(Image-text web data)
_ _ _ _ _
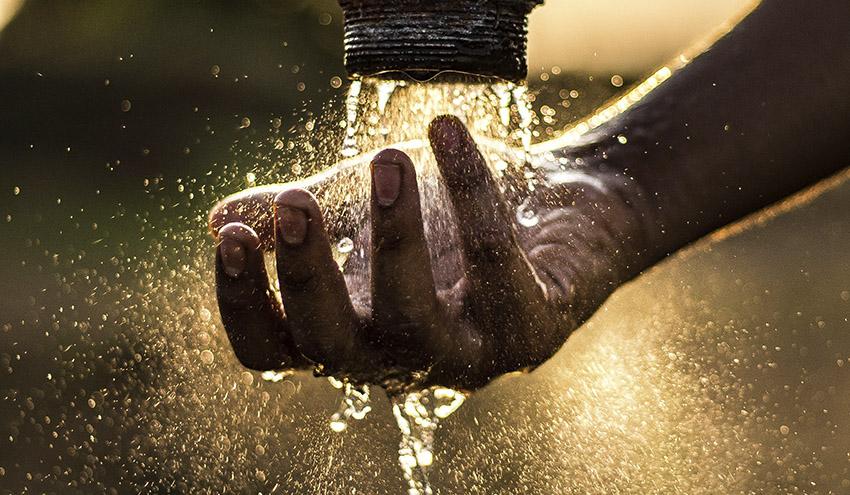 Agua: derecho humano y elemento trasversal en el desarrollo económico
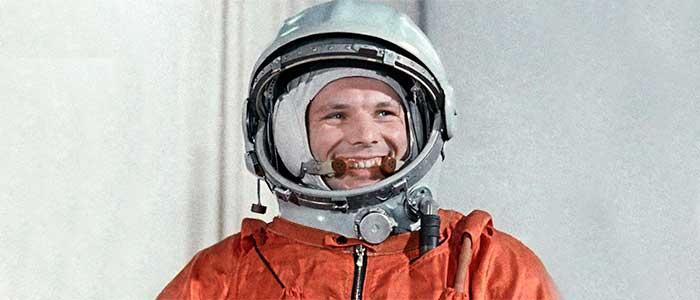 primer hombre en el espacio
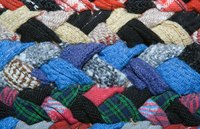 Select a variety of colors for your rag rug or choose the same color for a solid rug look.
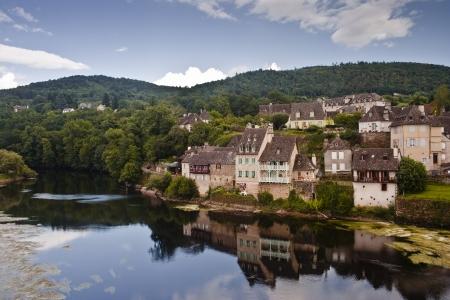 Het dorp Argentat in Frankrijk.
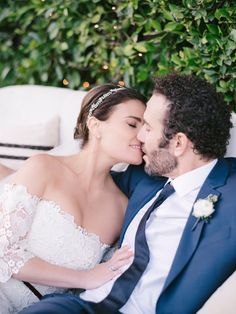 Idina Menzel shared the first look inside her magical backyard wedding on Monday, September after announcing she had secretly married her Rent co-star Aaron Lohr over the weekend. Pretty Wedding Dresses, Wedding Suits, Wedding Day, Movie Wedding, Tony Winners, Real Life Princesses, Bastilla, Idina Menzel, Wedding Planning Tips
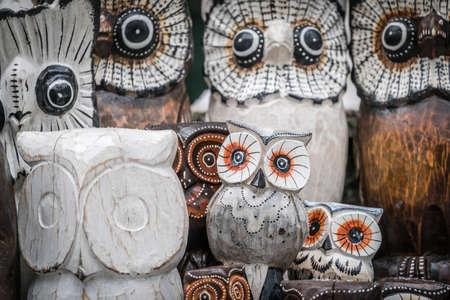 Hölzerne Eulen für Verkauf im Straßenmarkt in Karpacz, Polen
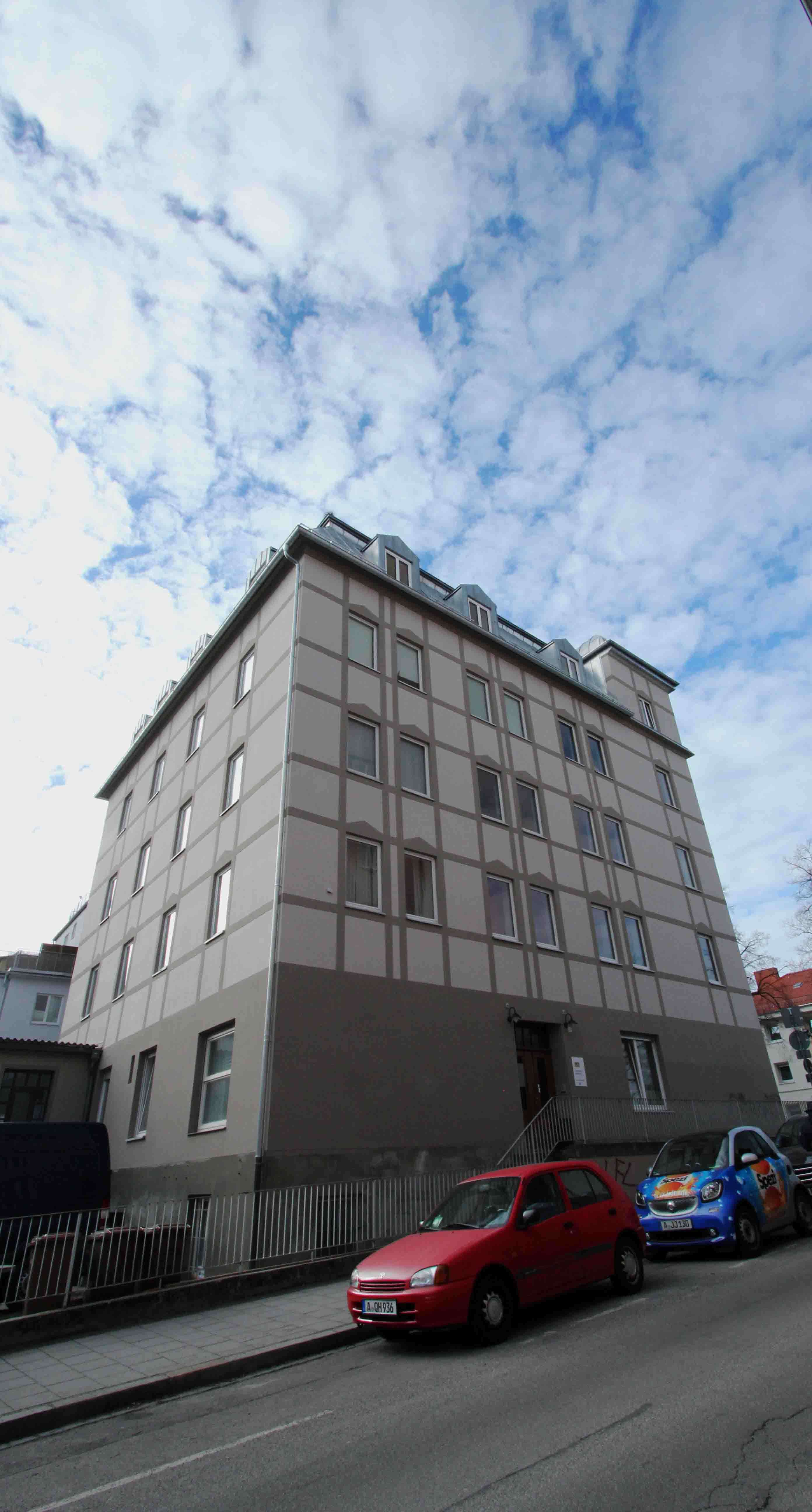 Ab 01.11.19 oder später - Top Lage - großzügige Altbauwhg. - Lift - Balkon -  Nähe Hbf. in Augsburg-Innenstadt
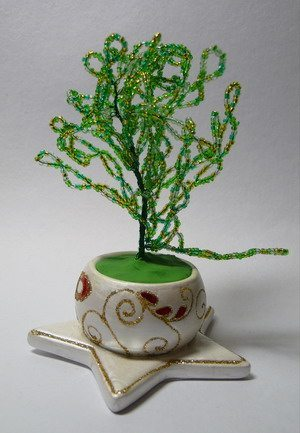 Новогодняя елочка из бисера.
_ _ _ _ _
__The task__. Write out exactly the lines from the one that contains "Ab 01.11.19 oder" through the last line of the data above, both included. Leave every picture out.

__Reply to the task__.
 Ab 01.11.19 oder später - Top Lage - großzügige Altbauwhg. - Lift - Balkon -  Nähe Hbf. in Augsburg-Innenstadt
 Новогодняя елочка из бисера.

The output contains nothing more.